Author: Gabourey Sidibe
Title: This is Just My Face
Genre: Autobiography, Memoir
Theme: race, religion, self-acceptance
(From Goodreads): Gabourey Sidibe—“Gabby” to her legion of fans—skyrocketed to international fame in 2009 when she played the leading role in Lee Daniels acclaimed movie Precious. In This is Just My Face, she shares a one-of-a-kind life story. Sidibe paints her Bed-Stuy/Harlem family life with a polygamous father and a gifted mother who supports her two children by singing in the subway. Sidibe tells the story of her first job as a phone sex “talker.” And she shares her unconventional rise to fame as a movie star, alongside “a superstar cast of rich people who lived in mansions and had their own private islands and amazing careers while I lived in my mom’s apartment.”
Before I read this book, I literally only knew this girl from the movie Precious. To be honest, I haven’t even watched the movie, or read the book. So you can see how I’m going into reading this book; basically not knowing anything about Gabby, and not a huge fan of memoirs.

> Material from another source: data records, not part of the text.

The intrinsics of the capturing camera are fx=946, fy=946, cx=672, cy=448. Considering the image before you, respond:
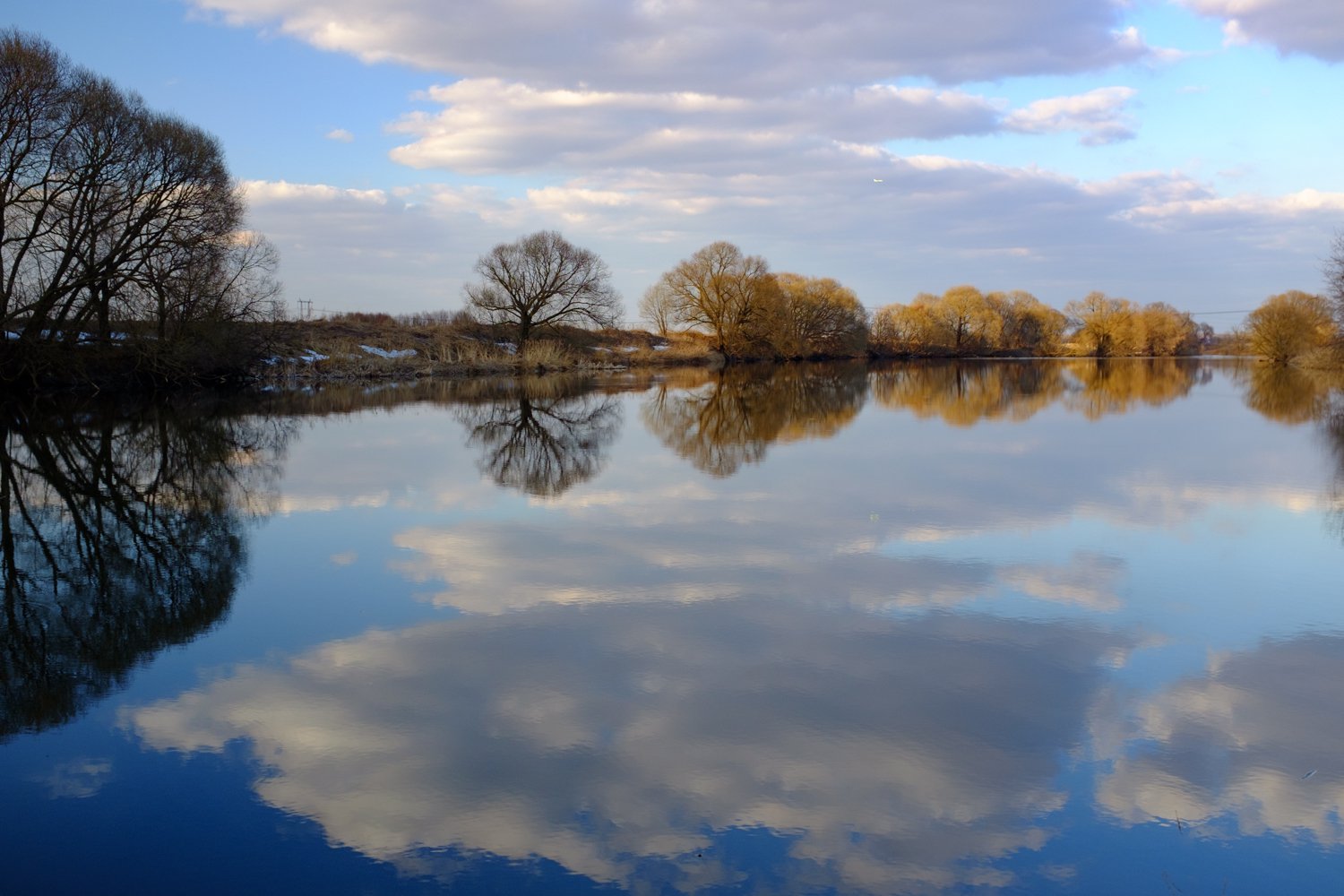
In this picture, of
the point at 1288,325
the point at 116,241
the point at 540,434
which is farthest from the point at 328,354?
the point at 1288,325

But hey, I won this book, so I was adamant on reading it, and I’m so glad I did!
Gabby has a great writing style, and it just immediately draws you in, and how sort of “in the moment” you are. For real, the amount of times I embarrassed myself on the bus reading This is Just My Face and trying so hard not to laugh. You can tell every word came from the heart, and I love it. I literally went from not knowing much about “the girl from Precious” to knowing everything about Gabby, and who she really is.
The savage level she has is something I aspire to. Blocking people like no tomorrow….truly inspirational.
I mentioned this earlier, but I’m not a huge fan of memoirs. The only one I remember reading is Ozzy’s. I’m not a fan of getting one side of a story (hello! That’s what 25 pages of google is for), but I enjoyed this book enough to forget the genre, and just relax and let Gabby’s story (ahem, life,) take me through its course.
I love how real Gabby is. She doesn’t sugar coat anything to make herself look better in whatever situation she’s discussing. She leaves it all out there for her readers, and I hope that would make people love her more, because hello, how many famous people are real like this? You never know the whole story, but with Gabby, I feel like we got it.
Personal Opinion: 4.5/5. Seriously so funny, and if you’re looking for a real, and inspirational story, then this is it. MAYBE I’ll bump this up to a 5 if Gabby ends up writing a fiction novel. (Ok, most likely).
Technical Opinion: 5/5. I really don’t have much to compare this book to (besides Ozzy’s. Does that really count though?). So I’m not going to pretend I’m a memoir-genre expert, but I loved what I read, and I’m not entirely sure whether I’ll like another memoir as much as this one!